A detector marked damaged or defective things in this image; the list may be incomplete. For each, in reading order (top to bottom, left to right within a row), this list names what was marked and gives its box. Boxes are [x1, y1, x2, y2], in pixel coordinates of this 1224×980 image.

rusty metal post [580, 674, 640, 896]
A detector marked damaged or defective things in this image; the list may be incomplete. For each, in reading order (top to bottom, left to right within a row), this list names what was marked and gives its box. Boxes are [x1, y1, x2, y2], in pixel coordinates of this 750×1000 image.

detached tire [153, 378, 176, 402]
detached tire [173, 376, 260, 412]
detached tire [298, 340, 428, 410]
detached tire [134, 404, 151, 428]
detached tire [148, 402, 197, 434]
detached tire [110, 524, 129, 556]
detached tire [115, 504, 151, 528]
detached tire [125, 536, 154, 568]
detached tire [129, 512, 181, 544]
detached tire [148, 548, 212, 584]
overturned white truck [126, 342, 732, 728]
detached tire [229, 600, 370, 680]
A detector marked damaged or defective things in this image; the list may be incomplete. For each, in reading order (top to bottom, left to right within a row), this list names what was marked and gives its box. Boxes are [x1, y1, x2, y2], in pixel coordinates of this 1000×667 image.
####################
WHAT IS REQUIRED >> Repeat the data in full, matching each line exactly.

RESULT FOR THIS TASK >>
A detector marked damaged or defective things in this image; the list may be incomplete. For each, in reading order (top to bottom, left to right within a row), this list names what was marked and gives its box. Boxes are [x1, y1, x2, y2], in pixel coordinates of this 1224×980 image.

rusty metal post [580, 674, 640, 896]
A detector marked damaged or defective things in this image; the list may be incomplete. For each, in reading order (top to bottom, left to right within a row), this list names what was marked and gives its box. Boxes are [x1, y1, x2, y2], in pixel coordinates of this 750×1000 image.

detached tire [153, 378, 176, 402]
detached tire [173, 376, 260, 412]
detached tire [298, 340, 428, 410]
detached tire [134, 404, 151, 428]
detached tire [148, 402, 197, 434]
detached tire [110, 524, 129, 556]
detached tire [115, 504, 151, 528]
detached tire [125, 536, 154, 568]
detached tire [129, 512, 181, 544]
detached tire [148, 548, 212, 584]
overturned white truck [126, 342, 732, 728]
detached tire [229, 600, 370, 680]
A detector marked damaged or defective things in this image; the list may be incomplete. For each, in reading order (top to bottom, left to right within a row), this list names what was marked and gives its box. Boxes are [x1, y1, x2, y2], in pixel coordinates of this 1000×667 image.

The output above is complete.